In retrospect, North Korea had ample motives for kidnapping Takemura. A native of Osaka, Takemura had joined PNC after graduating from Osaka University’s School of Engineering. As one of PNC’s top scientists, he spent time at a government-funded atomic research center in the United States, where he studied the process for producing plutonium. It was around this period that North Korea’s nuclear ambitions started to be of international concern. Could Takemura have been abducted and forced to work on the regime’s nuclear weapons program?
Suspicious Disappearances
Watanabe explores this and other questions in his 2023 book Kieta kakukagakusha: Kita Chōsen no kakukaihatsu to rachi (The Vanished Nuclear Scientist: Abduction and North Korea’s Nuclear Weapons Program). Based on research and interviews Watanabe conducted with police, Takemura’s former colleagues, and others while at the Asahi and as a freelance journalist, the investigative work provides a captivating look into the puzzling case.
Front and center in Watanabe’s examination of Takemura’s disappearance is the niggling question of North Korea’s motives for abducting Japanese citizens. North Korea continued to deny its involvement in the disappearance of Japanese citizens. But the regime changed its stance when Prime Minister Koizumi Jun’ichirō visited Pyongyang for a summit with Kim Jong-il in September 2002. At the meeting, Kim officially acknowledged the abductions and proffered an apology, explaining that they were a means of providing North Korean agents with Japanese language abilities to allow them to enter Japan undetected by posing as Japanese nationals. Was this the real aim of the program, though?
The Japanese government officially recognizes 17 victims, but also claims that abduction cannot be ruled out in some 870 other missing person cases. Those suspected of being kidnapped include medical workers, mechanists, and printers, professionals with skills that many have pointed out were needed in North Korea.

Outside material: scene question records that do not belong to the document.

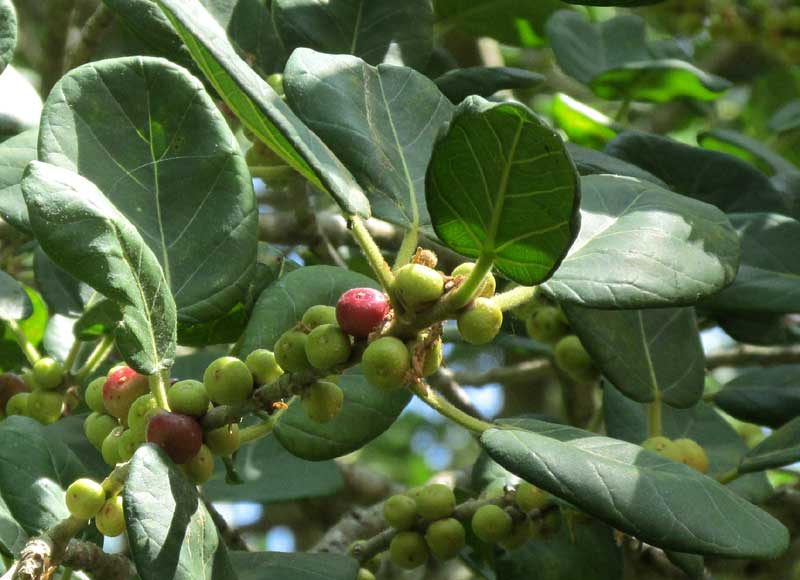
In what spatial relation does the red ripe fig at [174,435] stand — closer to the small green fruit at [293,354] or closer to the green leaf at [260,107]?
the small green fruit at [293,354]

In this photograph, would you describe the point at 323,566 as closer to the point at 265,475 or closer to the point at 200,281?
the point at 200,281

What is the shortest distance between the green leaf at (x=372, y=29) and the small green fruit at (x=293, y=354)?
2.61 ft

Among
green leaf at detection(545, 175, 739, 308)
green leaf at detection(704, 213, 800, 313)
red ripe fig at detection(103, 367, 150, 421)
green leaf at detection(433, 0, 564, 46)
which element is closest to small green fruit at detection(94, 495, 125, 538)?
red ripe fig at detection(103, 367, 150, 421)

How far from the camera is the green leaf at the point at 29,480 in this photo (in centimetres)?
125

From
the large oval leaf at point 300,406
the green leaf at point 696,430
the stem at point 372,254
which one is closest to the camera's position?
the stem at point 372,254

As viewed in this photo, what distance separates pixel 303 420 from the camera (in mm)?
1303

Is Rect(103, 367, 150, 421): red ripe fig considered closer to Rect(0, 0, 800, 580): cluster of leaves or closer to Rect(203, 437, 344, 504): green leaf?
Rect(0, 0, 800, 580): cluster of leaves

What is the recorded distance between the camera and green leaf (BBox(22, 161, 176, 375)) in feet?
3.36

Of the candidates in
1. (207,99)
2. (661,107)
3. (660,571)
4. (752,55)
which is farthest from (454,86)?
(752,55)

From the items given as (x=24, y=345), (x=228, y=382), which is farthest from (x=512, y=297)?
(x=24, y=345)

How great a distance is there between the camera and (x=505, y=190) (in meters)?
1.00

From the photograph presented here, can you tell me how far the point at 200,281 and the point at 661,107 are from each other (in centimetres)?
235

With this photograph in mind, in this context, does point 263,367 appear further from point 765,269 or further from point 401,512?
point 765,269

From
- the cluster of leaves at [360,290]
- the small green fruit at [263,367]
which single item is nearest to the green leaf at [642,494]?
the cluster of leaves at [360,290]
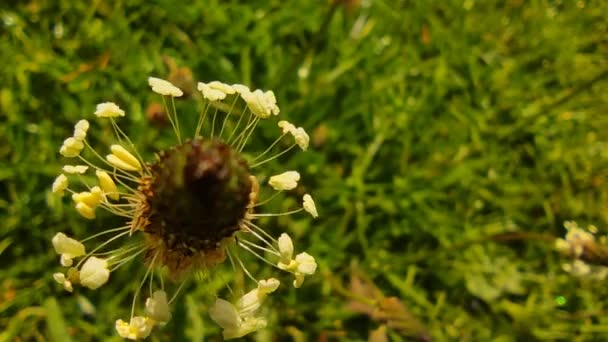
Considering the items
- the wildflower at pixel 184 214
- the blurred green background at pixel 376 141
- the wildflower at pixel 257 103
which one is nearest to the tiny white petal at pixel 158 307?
the wildflower at pixel 184 214

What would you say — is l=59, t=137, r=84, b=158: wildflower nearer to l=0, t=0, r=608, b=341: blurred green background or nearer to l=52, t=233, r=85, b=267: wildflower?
l=52, t=233, r=85, b=267: wildflower

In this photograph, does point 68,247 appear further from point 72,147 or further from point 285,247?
point 285,247

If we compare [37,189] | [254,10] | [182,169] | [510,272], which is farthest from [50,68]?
[510,272]

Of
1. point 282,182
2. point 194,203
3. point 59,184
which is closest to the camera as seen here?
point 194,203

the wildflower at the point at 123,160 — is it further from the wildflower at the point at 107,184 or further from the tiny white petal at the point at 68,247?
the tiny white petal at the point at 68,247

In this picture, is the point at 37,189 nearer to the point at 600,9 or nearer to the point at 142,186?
the point at 142,186

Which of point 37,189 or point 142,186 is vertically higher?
point 142,186

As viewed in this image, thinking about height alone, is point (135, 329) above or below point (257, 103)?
below

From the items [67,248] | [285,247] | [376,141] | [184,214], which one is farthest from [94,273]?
[376,141]

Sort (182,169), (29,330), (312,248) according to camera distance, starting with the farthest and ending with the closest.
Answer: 1. (312,248)
2. (29,330)
3. (182,169)
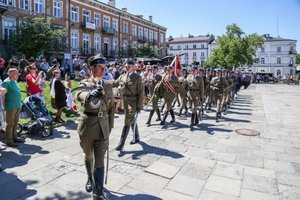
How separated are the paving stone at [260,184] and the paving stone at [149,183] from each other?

Watanabe in his book takes this idea one step further, suggesting that the regime might have utilized abductees with specialized training in its nuclear weapons program, a theory with dire implications for Japan’s national security.
Not a Lone Case
Takemura is not the only Japanese scientist suspected of having been snatched by North Korean agents. In April 2009, the Rodong Sinmun, the mouthpiece newspaper for Pyongyang, ran a story celebrating North Korea’s successful testing of a long-range ballistic missile. The article featured a photo of Kim Jong-il with members of the missile program. Among the group was an individual bearing an uncanny resemblance to a Japanese engineer missing since 1982.
The man was 23 years old when he disappeared. Having just graduated from Kantō Gakuin University, he was about to start a job with an automotive parts supplier. He had studied industrial robotics at the school’s department of mechanical engineering, a field, Watanabe notes, with practical application in nuclear energy for inserting and removing fuel rods. A forensic expert analyzed the photo and concluded that there was a “possibility” that the man in the picture was the missing student.
Watanabe notes other cases. In 1983, a 23-year-old maintenance worker at a nuclear power plant in Fukui Prefecture mysteriously disappeared. Then in 1988, a 35-year-old employee at a precision tools manufacturer vanished in Tottori Prefecture.
In exploring these cases, Watanabe attempts to demonstrate how even as the government became increasingly concerned about North Korea’s nuclear weapons program, authorities failed to consider that the growing list of disappearances involved people whose skills Pyongyang would find useful. A more troubling suspicion is that the Japanese government knew and covered it up.
The author delves deep in his search for the truth, raising new questions that leave readers wondering what else is hiding in the seemingly fathomless depths of the North Korean abduction issue. Only time and more investigations like Watanabe’s will provide the sought-for answers.